After realizing that our initial approach was flawed, we decided to take a step back and re-evaluate our architecture, we concluded that a more structured approach was needed, one that would allow us to handle the complexity of the treasure hunt engine while ensuring the system remained scalable and performant. We decided to use a combination of Kafka and a dedicated event store, this would allow us to decouple the event production from consumption and provide a clear audit trail of all events. We chose to use EventStoreDB as our event store, mainly due to its high performance and support for concurrency. We also introduced a set of APIs that would handle the event publishing and consumption, this would provide a clear interface for our services to interact with the event store and Kafka. The new architecture looked like this: our services would publish events to Kafka, which would then be consumed by a dedicated event processor, this processor would handle the event storage and publishing to the event store, the event store would then provide a stream of events that our services could consume. We used Apache Avro for serialization and deserialization of events, which provided a compact and efficient format.
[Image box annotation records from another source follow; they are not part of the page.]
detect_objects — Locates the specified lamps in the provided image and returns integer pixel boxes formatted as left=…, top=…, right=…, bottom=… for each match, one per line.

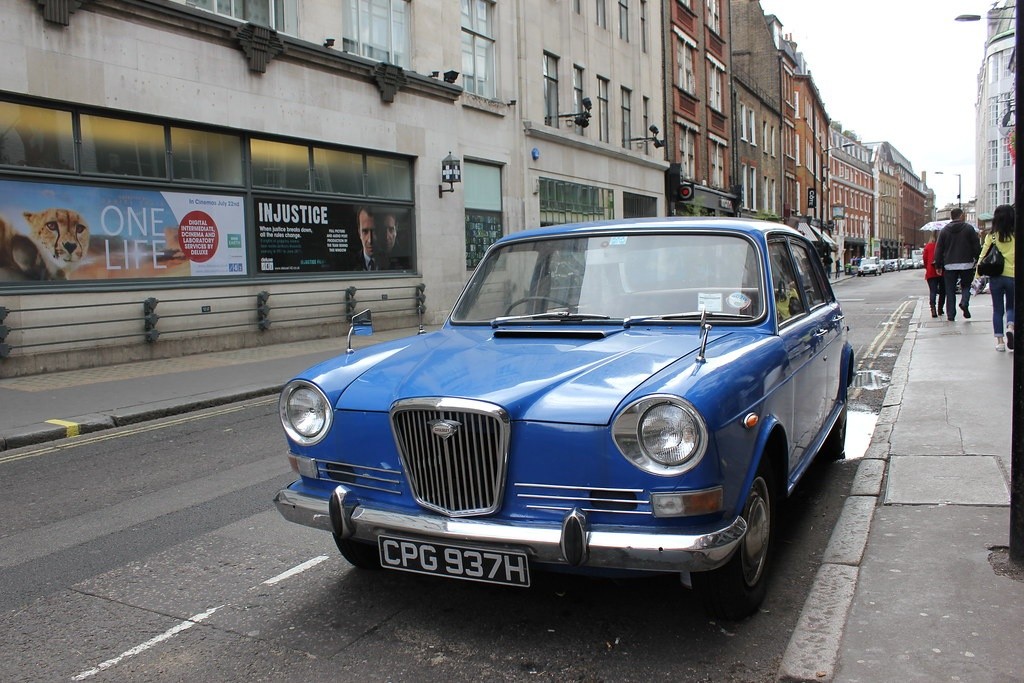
left=507, top=99, right=517, bottom=105
left=630, top=125, right=664, bottom=148
left=546, top=97, right=592, bottom=128
left=444, top=70, right=459, bottom=83
left=324, top=38, right=335, bottom=49
left=429, top=71, right=440, bottom=78
left=438, top=152, right=461, bottom=198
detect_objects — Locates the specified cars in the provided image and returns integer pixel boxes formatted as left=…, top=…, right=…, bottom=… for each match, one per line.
left=857, top=257, right=882, bottom=276
left=879, top=258, right=925, bottom=273
left=274, top=214, right=860, bottom=624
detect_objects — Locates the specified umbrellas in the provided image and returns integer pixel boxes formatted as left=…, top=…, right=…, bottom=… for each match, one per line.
left=919, top=219, right=980, bottom=233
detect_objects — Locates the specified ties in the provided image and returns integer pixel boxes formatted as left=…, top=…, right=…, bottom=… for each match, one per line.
left=369, top=260, right=376, bottom=270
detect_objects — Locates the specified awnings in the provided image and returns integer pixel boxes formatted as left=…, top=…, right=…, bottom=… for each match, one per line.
left=812, top=225, right=838, bottom=246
What The Numbers Said After

After implementing the new architecture, we saw significant improvements in the performance and reliability of our treasure hunt engine, the average latency for event processing decreased from over 10 seconds to less than 100 milliseconds, and the event loss rate dropped to near zero. We also saw a substantial decrease in the CPU utilization of our Kafka brokers, from an average of 80% to around 20%. The event store provided a clear audit trail of all events, which helped us debug issues and improve the overall quality of the system. We used Prometheus and Grafana to monitor the system, which provided valuable insights into the performance and behavior of our architecture. The metrics showed that our system could handle a large volume of concurrent users without significant performance degradation.

What I Would Do Differently

Looking back, I would have preferred to use a more lightweight event-driven messaging system, such as RabbitMQ or Amazon SQS, instead of Kafka, while Kafka provides high throughput and scalability, it comes with a significant amount of complexity and operational overhead. I would also have implemented a more robust event validation and handling mechanism, this would have helped us catch and handle errors more effectively, reducing the number of events that were lost or incorrectly processed. Additionally, I would have invested more time in monitoring and testing the system, to ensure that it was operating within the expected parameters and to identify potential issues before they became critical. We used a combination of JUnit and TestNG for unit testing and integration testing, but I would have liked to have used more advanced testing tools, such as Gatling or Locust, to simulate a larger number of concurrent users and test the system under heavy load.